Aqui já fiz uma mudança nos meus planos iniciais de viagem.Como o Tren a las Nubes estava com o passeio suspenso, já a vários meses, decidi seguir direto para Purmamarca, Tilcara e por fim, Humahuaca, onde tinha planos de pernoitar, para na manhã seguinte seguir para a fronteira com a Bolívia. Para isso novamente contratei um tour na recepção do hostel. O tour retornaria para Salta, mas eu tinha a opção de ficar em Humahuaca.

Com esses pensamentos na cabeça, com as definições para o dia seguinte, adormeci.

28/05

A van novamente passou cedinho, por volta das 7hs30min, para me pegar no Hostel Coloria. Já segui com minha mochila cargueira, pois não retornaria para Salta, seguiria adiante, rumo à Bolívia.

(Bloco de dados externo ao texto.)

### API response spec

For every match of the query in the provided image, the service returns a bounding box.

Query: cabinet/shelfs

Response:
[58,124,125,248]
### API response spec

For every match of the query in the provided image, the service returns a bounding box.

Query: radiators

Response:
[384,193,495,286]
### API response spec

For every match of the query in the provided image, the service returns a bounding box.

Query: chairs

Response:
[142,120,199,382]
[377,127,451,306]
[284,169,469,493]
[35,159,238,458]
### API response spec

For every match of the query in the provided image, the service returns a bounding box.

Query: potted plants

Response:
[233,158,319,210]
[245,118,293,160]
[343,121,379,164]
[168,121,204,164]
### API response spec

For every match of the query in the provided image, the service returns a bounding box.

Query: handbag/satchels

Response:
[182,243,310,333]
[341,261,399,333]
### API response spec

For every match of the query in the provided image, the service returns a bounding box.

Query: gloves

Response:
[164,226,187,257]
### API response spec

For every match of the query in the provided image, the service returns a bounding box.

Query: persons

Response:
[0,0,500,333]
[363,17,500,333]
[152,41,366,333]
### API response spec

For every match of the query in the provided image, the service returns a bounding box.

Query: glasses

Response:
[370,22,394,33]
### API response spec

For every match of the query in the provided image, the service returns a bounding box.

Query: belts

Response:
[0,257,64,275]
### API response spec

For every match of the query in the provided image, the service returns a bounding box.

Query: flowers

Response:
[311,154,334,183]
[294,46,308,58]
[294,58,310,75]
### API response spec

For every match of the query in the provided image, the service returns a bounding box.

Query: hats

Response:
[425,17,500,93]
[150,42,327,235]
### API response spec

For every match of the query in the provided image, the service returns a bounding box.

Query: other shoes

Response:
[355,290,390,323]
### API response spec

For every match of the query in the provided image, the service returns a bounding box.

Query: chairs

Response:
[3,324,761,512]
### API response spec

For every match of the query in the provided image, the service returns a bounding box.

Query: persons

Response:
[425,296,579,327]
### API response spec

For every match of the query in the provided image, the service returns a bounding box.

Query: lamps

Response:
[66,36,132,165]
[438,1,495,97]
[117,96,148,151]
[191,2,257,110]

O caminho para Purmamarca, passando por San Salvador de Jujuy, inicialmente foi com chuvisqueiro e tempo fechado. Mas à medida que ganhávamos altitude, cruzando a linda Quebrada de Humahuaca,  o tempo foi abrindo.

Chegamos em Purmamarca com céu azul, praticamente sem nuvens, sol, friozinho de inverno. A cidadezinha é uma graça. Um pequeno vilarejo perdido no tempo, com menos de mil habitantes. Uma paisagem típica das pequenas cidades da região: uma bucólica e pequena praça central, uma igrejinha branca centenária, comércio de artesanato ao redor dela, ruazinhas empoeiradas, uma gracinha. Adorei Purmamarca. Lamentei não ter me organizado para ficar ali, pelo menos um dia. Eu teria adorado. Achei o tour apressado. Eu sei que são assim, na maioria, não era de estranhar.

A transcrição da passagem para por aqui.